La Figlia di Sion - l'umanità redenta e nobilitata dal sangue di Cristo - non smarrisce mai la letizia, la speranza, la certezza della sua fortuna, perché sa di avere «nelle sue viscere il Salvatore potente» (cf Sof 3,14-17), il «Dio con noi»(Cf. Is 8,8. 10), il Salvatore e Re dell'universo (cf Ap 1,5-6).

Noi siamo - siamo sempre stati - il "popolo di Dio" non perché ripetiamo continuamente, magari banalizzandola un po', questa bella espressione che ci qualifica, ma perché abbiamo - abbiamo sempre avuto - la presenza del Signore, che ha posto la sua tenda tra noi e in virtù del rito eucaristico si è collocato e resta al cuore della vita ecclesiale.

Nessuna potenza della terra riesce a intimidire la "nazione santa", che sa di avere con sé il "Signore delle schiere". Nessuna nostra infedeltà ci può deprimere fino alla disperazione, dal momento che possediamo la fonte inesauribile del perdono e della riconciliazione.
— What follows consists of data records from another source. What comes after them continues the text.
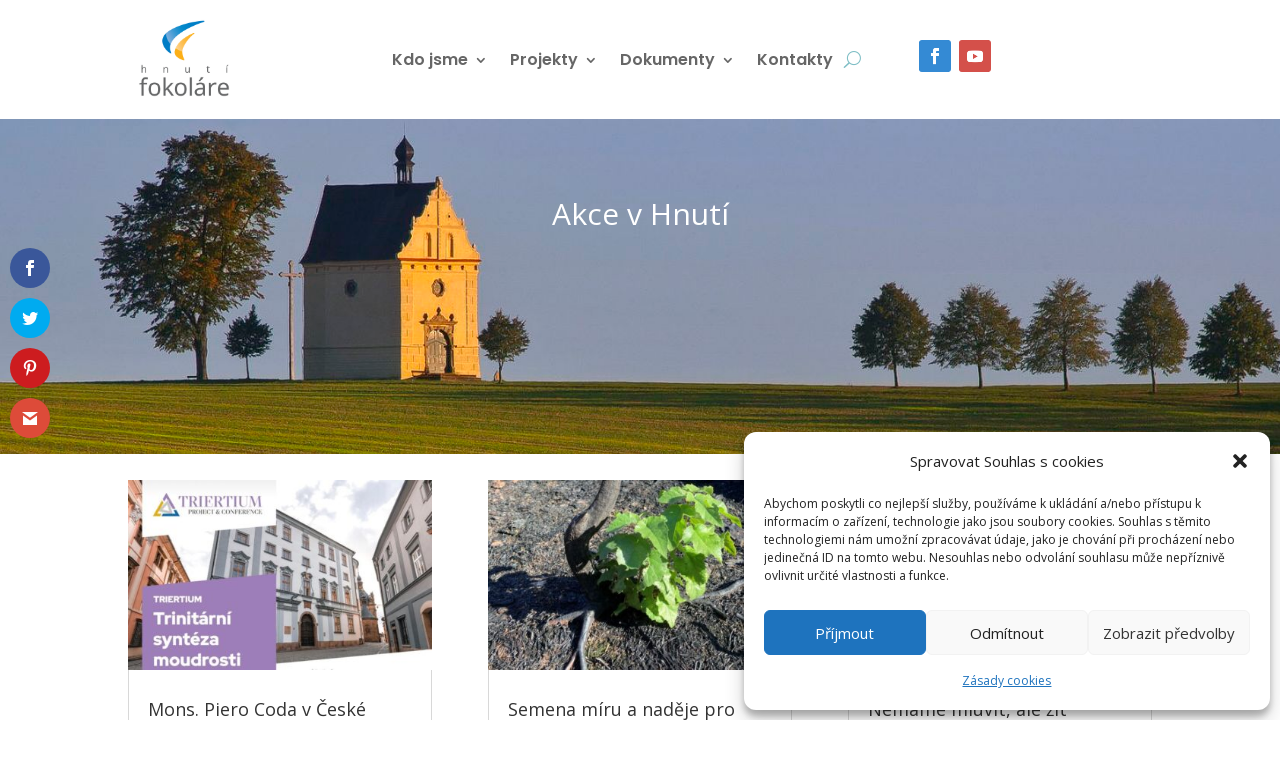

--- FILE ---
content_type: text/css
request_url: https://www.focolare.cz/wp-content/et-cache/1789/et-divi-dynamic-tb-1603-tb-70-1789-late.css?ver=1732726051
body_size: 96
content:
@font-face{font-family:ETmodules;font-display:block;src:url(//www.focolare.cz/wp-content/themes/Divi/core/admin/fonts/modules/social/modules.eot);src:url(//www.focolare.cz/wp-content/themes/Divi/core/admin/fonts/modules/social/modules.eot?#iefix) format("embedded-opentype"),url(//www.focolare.cz/wp-content/themes/Divi/core/admin/fonts/modules/social/modules.woff) format("woff"),url(//www.focolare.cz/wp-content/themes/Divi/core/admin/fonts/modules/social/modules.ttf) format("truetype"),url(//www.focolare.cz/wp-content/themes/Divi/core/admin/fonts/modules/social/modules.svg#ETmodules) format("svg");font-weight:400;font-style:normal}

--- FILE ---
content_type: text/css
request_url: https://www.focolare.cz/wp-content/themes/Divi-child-wplama/style.css?ver=4.27.4
body_size: 507
content:
/*
Theme Name: Divi Child od WPlama
Theme URI: http://www.wplama.cz/divi-child-sablona/
Description: Divi child šablona od WPlama. Obsahuje vylepšení překladu a další rozšíření výchozích funkcí.
Author: <a href="http://www.wplama.cz/">WPlama.cz</a>
Author URI: http://www.wplama.cz/divi-child-sablona/
Template: Divi
Version: 1.19
License: GNU General Public License v2 or later
License URI: http://www.gnu.org/licenses/gpl-2.0.html 
*/


/*------------------------------------*\
    MAIN
\*------------------------------------*/



/*------------------------------------*\
    STRUCTURE
\*------------------------------------*/



/*------------------------------------*\
    PAGES
\*------------------------------------*/



/*------------------------------------*\
    IMAGES
\*------------------------------------*/



/*------------------------------------*\
	TYPOGRAPHY
\*------------------------------------*/

#obchodni-podminky ol { counter-reset: item }
#obchodni-podminky li{ display: block }
#obchodni-podminky li:before { content: counters(item, ".") " "; counter-increment: item }


/*------------------------------------*\
	WOOCOMMERCE
\*------------------------------------*/

.select2-container .select2-selection--single .select2-selection__rendered {
    line-height: 52px;
}

.select2-container .select2-selection--single {
    height: 52px;   
}

.select2-container--default .select2-selection--single .select2-selection__arrow {
    height: 52px;
}

/*------------------------------------*\
    RESPONSIVE
\*------------------------------------*/

@media only screen and (min-width:981px) {

 
}

@media only screen and (max-width:980px) {

 
}

@media only screen and (max-width:767px) {

}

@media only screen and (min-width:981px) {

 
}


/*------------------------------------*\
    MISC
\*------------------------------------*/




--- FILE ---
content_type: text/css
request_url: https://www.focolare.cz/wp-content/et-cache/1789/et-divi-dynamic-tb-1603-tb-70-1789-late.css
body_size: 96
content:
@font-face{font-family:ETmodules;font-display:block;src:url(//www.focolare.cz/wp-content/themes/Divi/core/admin/fonts/modules/social/modules.eot);src:url(//www.focolare.cz/wp-content/themes/Divi/core/admin/fonts/modules/social/modules.eot?#iefix) format("embedded-opentype"),url(//www.focolare.cz/wp-content/themes/Divi/core/admin/fonts/modules/social/modules.woff) format("woff"),url(//www.focolare.cz/wp-content/themes/Divi/core/admin/fonts/modules/social/modules.ttf) format("truetype"),url(//www.focolare.cz/wp-content/themes/Divi/core/admin/fonts/modules/social/modules.svg#ETmodules) format("svg");font-weight:400;font-style:normal}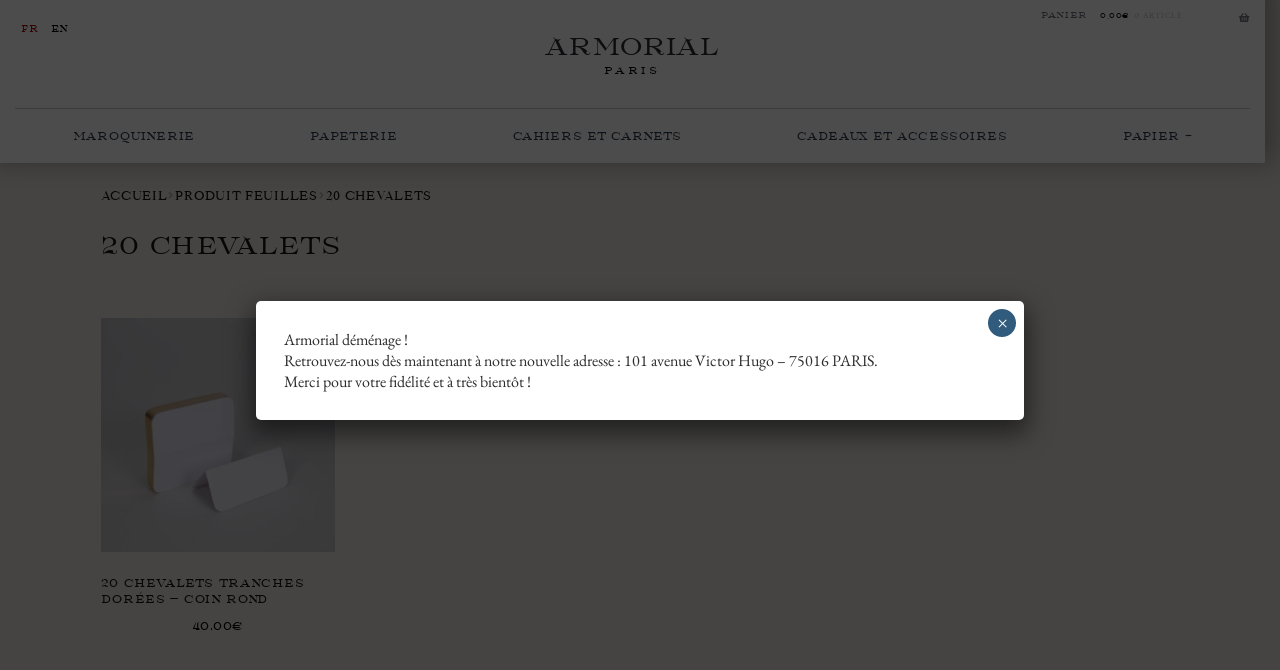

--- FILE ---
content_type: text/javascript; charset=utf-8
request_url: https://armorial.fr/wp-content/themes/armorial/js/armorial.js?ver=20240320-143710
body_size: 134
content:
jQuery(document).ready(function($) {
  $(document).on('mouseenter', '.woocommerce-LoopProduct-link', function() {
      // Animate the opacity for the hover effect
      $(this).find('.primary-image').stop().animate({ opacity: 0 }, 150); // Fade out the primary image
      $(this).find('.secondary-image').stop().animate({ opacity: 1 }, 150); // Fade in the secondary image
  }).on('mouseleave', '.woocommerce-LoopProduct-link', function() {
      // Reverse the animation when mouse leaves
      $(this).find('.primary-image').stop().animate({ opacity: 1 }, 150); // Fade in the primary image
      $(this).find('.secondary-image').stop().animate({ opacity: 0 }, 150); // Fade out the secondary image
  });
});
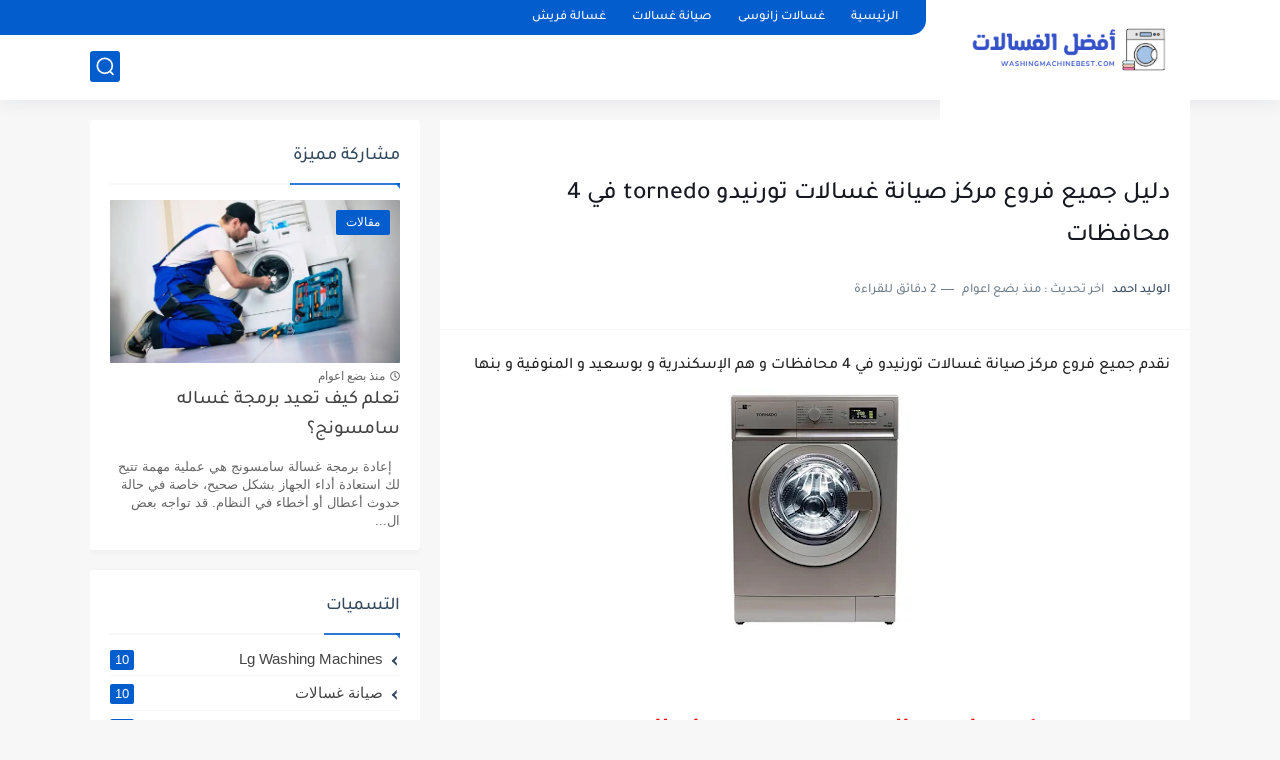

--- FILE ---
content_type: text/html; charset=utf-8
request_url: https://www.google.com/recaptcha/api2/aframe
body_size: 258
content:
<!DOCTYPE HTML><html><head><meta http-equiv="content-type" content="text/html; charset=UTF-8"></head><body><script nonce="yao3D_CVpBy_Xp4KEWy7zw">/** Anti-fraud and anti-abuse applications only. See google.com/recaptcha */ try{var clients={'sodar':'https://pagead2.googlesyndication.com/pagead/sodar?'};window.addEventListener("message",function(a){try{if(a.source===window.parent){var b=JSON.parse(a.data);var c=clients[b['id']];if(c){var d=document.createElement('img');d.src=c+b['params']+'&rc='+(localStorage.getItem("rc::a")?sessionStorage.getItem("rc::b"):"");window.document.body.appendChild(d);sessionStorage.setItem("rc::e",parseInt(sessionStorage.getItem("rc::e")||0)+1);localStorage.setItem("rc::h",'1769141133299');}}}catch(b){}});window.parent.postMessage("_grecaptcha_ready", "*");}catch(b){}</script></body></html>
Nessuna nostra fiacchezza ci avvilisce, se non ci dimentichiamo che vive con noi colui che sa assumere le cose deboli per confondere le cose che sembrano forti (cf. 1 Cor 1,2 7).

Nessuna esperienza di apparente infecondità del nostro messaggio e della nostra azione, nessuna creduta impenetrabilità della società in cui viviamo, può farci cadere le braccia, se rimaniamo consapevoli che il Risorto presente nella sua Chiesa continua a effondere lo Spirito Santo, la divina energia che è capace di raggiungere gli animi più lontani e sa insinuarsi nelle coscienze che sembrano impermeabili; anche se non sempre egli ci dà il gusto e la consolazione di percepire chiaramente e positivamente la sua divina efficacia.